Short descriptive text snippets
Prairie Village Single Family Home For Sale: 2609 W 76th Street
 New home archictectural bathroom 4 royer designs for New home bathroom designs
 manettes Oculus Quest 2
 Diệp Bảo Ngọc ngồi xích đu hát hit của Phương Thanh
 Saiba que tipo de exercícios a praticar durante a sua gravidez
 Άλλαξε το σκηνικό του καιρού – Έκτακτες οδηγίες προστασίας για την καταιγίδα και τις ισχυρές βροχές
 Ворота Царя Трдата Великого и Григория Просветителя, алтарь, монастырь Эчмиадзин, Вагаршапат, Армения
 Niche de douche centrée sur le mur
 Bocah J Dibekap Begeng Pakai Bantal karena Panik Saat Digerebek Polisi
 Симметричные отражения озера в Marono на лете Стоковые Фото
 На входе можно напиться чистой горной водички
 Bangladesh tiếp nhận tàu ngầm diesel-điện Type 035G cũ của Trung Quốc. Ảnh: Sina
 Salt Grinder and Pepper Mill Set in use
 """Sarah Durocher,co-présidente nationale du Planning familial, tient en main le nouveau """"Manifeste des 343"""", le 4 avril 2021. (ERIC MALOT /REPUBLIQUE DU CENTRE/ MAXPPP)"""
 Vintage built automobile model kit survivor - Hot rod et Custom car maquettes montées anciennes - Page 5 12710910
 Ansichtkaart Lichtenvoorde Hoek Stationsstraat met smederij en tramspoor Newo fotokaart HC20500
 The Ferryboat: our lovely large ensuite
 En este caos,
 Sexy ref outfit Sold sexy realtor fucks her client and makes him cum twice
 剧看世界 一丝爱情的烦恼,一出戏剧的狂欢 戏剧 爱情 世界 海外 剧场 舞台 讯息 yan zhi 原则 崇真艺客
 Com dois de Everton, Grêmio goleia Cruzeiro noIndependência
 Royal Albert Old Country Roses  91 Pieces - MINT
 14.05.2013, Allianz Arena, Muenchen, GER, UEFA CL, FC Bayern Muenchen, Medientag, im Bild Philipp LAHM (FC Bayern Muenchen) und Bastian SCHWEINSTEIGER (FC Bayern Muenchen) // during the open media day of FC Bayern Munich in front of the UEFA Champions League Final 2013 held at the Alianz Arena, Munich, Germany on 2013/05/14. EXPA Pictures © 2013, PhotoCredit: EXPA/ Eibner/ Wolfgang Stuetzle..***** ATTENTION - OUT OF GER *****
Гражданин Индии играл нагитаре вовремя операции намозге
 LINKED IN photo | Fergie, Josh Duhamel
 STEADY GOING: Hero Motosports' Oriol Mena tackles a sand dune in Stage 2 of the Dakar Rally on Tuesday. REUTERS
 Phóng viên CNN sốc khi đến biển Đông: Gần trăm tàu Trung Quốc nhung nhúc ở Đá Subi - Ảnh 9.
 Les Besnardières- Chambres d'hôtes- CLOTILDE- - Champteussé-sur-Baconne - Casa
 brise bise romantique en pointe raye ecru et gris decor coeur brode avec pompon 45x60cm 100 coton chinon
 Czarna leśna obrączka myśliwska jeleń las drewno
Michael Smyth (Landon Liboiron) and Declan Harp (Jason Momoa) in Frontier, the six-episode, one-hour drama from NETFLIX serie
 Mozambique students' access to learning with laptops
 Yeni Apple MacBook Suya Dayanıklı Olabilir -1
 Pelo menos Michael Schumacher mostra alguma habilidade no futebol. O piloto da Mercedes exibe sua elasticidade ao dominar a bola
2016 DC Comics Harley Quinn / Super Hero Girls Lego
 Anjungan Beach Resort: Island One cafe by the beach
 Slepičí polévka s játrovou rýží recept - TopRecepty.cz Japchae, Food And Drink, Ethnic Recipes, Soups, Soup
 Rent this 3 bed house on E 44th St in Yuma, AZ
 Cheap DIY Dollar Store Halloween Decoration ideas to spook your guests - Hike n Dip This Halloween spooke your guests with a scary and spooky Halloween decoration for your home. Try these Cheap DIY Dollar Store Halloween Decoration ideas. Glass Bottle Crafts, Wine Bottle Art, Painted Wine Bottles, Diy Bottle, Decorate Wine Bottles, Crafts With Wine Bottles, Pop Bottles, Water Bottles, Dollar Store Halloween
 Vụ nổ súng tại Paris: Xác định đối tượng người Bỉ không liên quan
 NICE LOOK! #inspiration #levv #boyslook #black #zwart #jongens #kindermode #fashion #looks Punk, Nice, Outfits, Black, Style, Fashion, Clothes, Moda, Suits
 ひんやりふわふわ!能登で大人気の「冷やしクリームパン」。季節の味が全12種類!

TASK TO CARRY OUT -> Restate the data verbatim through the "Phóng viên CNN" line.

TASK RESPONSE ->
Prairie Village Single Family Home For Sale: 2609 W 76th Street
 New home archictectural bathroom 4 royer designs for New home bathroom designs
 manettes Oculus Quest 2
 Diệp Bảo Ngọc ngồi xích đu hát hit của Phương Thanh
 Saiba que tipo de exercícios a praticar durante a sua gravidez
 Άλλαξε το σκηνικό του καιρού – Έκτακτες οδηγίες προστασίας για την καταιγίδα και τις ισχυρές βροχές
 Ворота Царя Трдата Великого и Григория Просветителя, алтарь, монастырь Эчмиадзин, Вагаршапат, Армения
 Niche de douche centrée sur le mur
 Bocah J Dibekap Begeng Pakai Bantal karena Panik Saat Digerebek Polisi
 Симметричные отражения озера в Marono на лете Стоковые Фото
 На входе можно напиться чистой горной водички
 Bangladesh tiếp nhận tàu ngầm diesel-điện Type 035G cũ của Trung Quốc. Ảnh: Sina
 Salt Grinder and Pepper Mill Set in use
 """Sarah Durocher,co-présidente nationale du Planning familial, tient en main le nouveau """"Manifeste des 343"""", le 4 avril 2021. (ERIC MALOT /REPUBLIQUE DU CENTRE/ MAXPPP)"""
 Vintage built automobile model kit survivor - Hot rod et Custom car maquettes montées anciennes - Page 5 12710910
 Ansichtkaart Lichtenvoorde Hoek Stationsstraat met smederij en tramspoor Newo fotokaart HC20500
 The Ferryboat: our lovely large ensuite
 En este caos,
 Sexy ref outfit Sold sexy realtor fucks her client and makes him cum twice
 剧看世界 一丝爱情的烦恼,一出戏剧的狂欢 戏剧 爱情 世界 海外 剧场 舞台 讯息 yan zhi 原则 崇真艺客
 Com dois de Everton, Grêmio goleia Cruzeiro noIndependência
 Royal Albert Old Country Roses  91 Pieces - MINT
 14.05.2013, Allianz Arena, Muenchen, GER, UEFA CL, FC Bayern Muenchen, Medientag, im Bild Philipp LAHM (FC Bayern Muenchen) und Bastian SCHWEINSTEIGER (FC Bayern Muenchen) // during the open media day of FC Bayern Munich in front of the UEFA Champions League Final 2013 held at the Alianz Arena, Munich, Germany on 2013/05/14. EXPA Pictures © 2013, PhotoCredit: EXPA/ Eibner/ Wolfgang Stuetzle..***** ATTENTION - OUT OF GER *****
Гражданин Индии играл нагитаре вовремя операции намозге
 LINKED IN photo | Fergie, Josh Duhamel
 STEADY GOING: Hero Motosports' Oriol Mena tackles a sand dune in Stage 2 of the Dakar Rally on Tuesday. REUTERS
 Phóng viên CNN sốc khi đến biển Đông: Gần trăm tàu Trung Quốc nhung nhúc ở Đá Subi - Ảnh 9.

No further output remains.